「一緒に居酒屋来ると思い出すわ」
「え、なに」
「元彼に一発食らわせたことー」
「人聞きの悪い! 手も足も出てないでしょ、普段あんな感じじゃないし」
「でもほんまにああいうとき啖呵切れるのかっこええと思うよ」
「あれもう振り切っちゃってたんだよ……恥ずかしいから忘れて……」
それはもう、あの日の私は酷いもので。
残業して疲れてるなら真っ直ぐ帰ればよかった。いい匂いにつられてうっかり居酒屋になんか入らなければよかった。そんなことを思っても今更時間は巻き戻せない。
……でも結局後々ダメージを負うのなら、あの居酒屋にふらりと立ち寄ったのは間違いではなかったのかもとそう思った。
*
帰る前にお手洗いに行っておこう。そう思って席を立ち少し歩いたところに、良く知っている人が座っていて思わず足を止めた。……いや、止めざるを得なかった。
『なんでここに……』
「いや、こっちのセリフなんだけど」
『……はぁ、めんどくさ』
彼氏であるはずの目の前の男は私の顔を見るなりそう口にする。その向かい側には可愛いというよりも綺麗という言葉が似合う女性が座っていて。この状況から嫌でも察しがついてしまった。
女性はそのすらりとした指を折り曲げ頬杖をついている。そして私と彼の会話のあとにゆっくりとこちらへ視線を向け、ふっと息をもらした。
『あ、もしかしてこの人? 勘違いしてる人って』
『まあ。……見ればわかるでしょ、お前とはもう会えないから』
「は?」
なんの前触れもなく、急にもう会えない? 勘違いってなに。付き合ってもないのに彼女だと勘違いしている女だと、この人にはそう伝えたのだろうか。……だとしたら、それはあまりにも心外だ。

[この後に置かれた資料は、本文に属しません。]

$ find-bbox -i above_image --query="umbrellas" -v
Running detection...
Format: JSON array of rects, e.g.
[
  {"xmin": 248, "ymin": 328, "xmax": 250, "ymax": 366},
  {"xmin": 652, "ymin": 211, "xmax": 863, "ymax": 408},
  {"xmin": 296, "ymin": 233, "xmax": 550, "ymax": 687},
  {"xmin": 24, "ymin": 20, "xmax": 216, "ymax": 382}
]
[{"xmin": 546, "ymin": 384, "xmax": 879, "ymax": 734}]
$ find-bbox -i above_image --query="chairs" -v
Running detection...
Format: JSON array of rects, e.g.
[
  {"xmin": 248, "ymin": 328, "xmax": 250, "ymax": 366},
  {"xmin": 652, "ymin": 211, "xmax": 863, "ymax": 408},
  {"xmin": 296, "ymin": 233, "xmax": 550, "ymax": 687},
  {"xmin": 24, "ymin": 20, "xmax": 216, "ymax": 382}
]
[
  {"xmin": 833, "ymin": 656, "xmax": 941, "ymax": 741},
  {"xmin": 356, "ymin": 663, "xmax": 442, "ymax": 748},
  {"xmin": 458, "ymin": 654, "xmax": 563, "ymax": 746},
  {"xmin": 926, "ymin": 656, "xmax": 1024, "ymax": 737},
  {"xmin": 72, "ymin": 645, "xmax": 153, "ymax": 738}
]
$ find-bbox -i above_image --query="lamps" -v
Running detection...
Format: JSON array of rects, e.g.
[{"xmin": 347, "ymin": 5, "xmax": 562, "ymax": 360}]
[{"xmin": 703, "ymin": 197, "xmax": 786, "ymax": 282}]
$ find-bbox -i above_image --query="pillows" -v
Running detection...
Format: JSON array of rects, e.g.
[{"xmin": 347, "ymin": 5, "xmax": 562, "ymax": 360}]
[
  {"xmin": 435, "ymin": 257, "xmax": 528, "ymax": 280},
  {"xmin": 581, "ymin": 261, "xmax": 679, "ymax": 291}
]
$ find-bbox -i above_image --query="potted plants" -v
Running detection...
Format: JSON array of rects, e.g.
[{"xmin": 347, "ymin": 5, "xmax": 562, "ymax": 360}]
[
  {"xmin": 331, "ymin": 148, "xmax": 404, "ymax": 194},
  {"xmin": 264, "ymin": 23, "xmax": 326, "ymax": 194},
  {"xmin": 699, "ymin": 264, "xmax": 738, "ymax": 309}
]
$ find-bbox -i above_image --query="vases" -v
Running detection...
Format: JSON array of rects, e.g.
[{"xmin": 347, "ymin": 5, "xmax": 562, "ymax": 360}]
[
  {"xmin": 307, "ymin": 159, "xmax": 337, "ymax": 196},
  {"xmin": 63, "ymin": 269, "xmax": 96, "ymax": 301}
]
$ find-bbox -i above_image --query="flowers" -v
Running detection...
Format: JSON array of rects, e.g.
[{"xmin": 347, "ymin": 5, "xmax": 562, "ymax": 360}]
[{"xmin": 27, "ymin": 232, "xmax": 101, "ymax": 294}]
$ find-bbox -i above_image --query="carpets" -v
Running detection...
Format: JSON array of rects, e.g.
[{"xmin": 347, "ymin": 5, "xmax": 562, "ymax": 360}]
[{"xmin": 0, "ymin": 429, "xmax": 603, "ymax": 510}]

彼とちゃんと話がしたくて声をかけても目を逸らしたままこちらを見てくれない。……何も話すことなくこのまま別れるってこと? 仮にも彼氏だと思っていた、お互いに好きなんだと思っていた人だ。どちらが先に付き合っていたかなんてわからないけれど、それでも話さないまま別れるのは腑に落ちない。……でも、口をきいてくれない以上どうしたらいいのだろう。
お互い黙ったまま途方に暮れていると、突然服から冷たいものが滴り思わず「つめたっ」と声が出た。
『ごめんね? 手滑っちゃった。……すみませーん、お酒こぼしちゃって』
わざとらしくグラスを倒し、それを指差しながら彼女が申し訳なさそうに近くの店員さんへと声をかける。そして私の状態を見るやいなや「ただいまお拭きするものを持ってきます」と慌ててお店の奥へと消えていった。そこまで大きく濡れたわけではないけれど、服の裾からスカートや足を伝い床へと落ちるお酒が今のこの状況を余計惨めにさせる。
『ごめんね? わざとじゃないから』
絶対わざとでしょ、そう思ったけれどあまりにも今の自分が恥ずかしくて何も言い返せない。一刻も早く目の前から消えろということなのだろうと汚れた服を握りしめる。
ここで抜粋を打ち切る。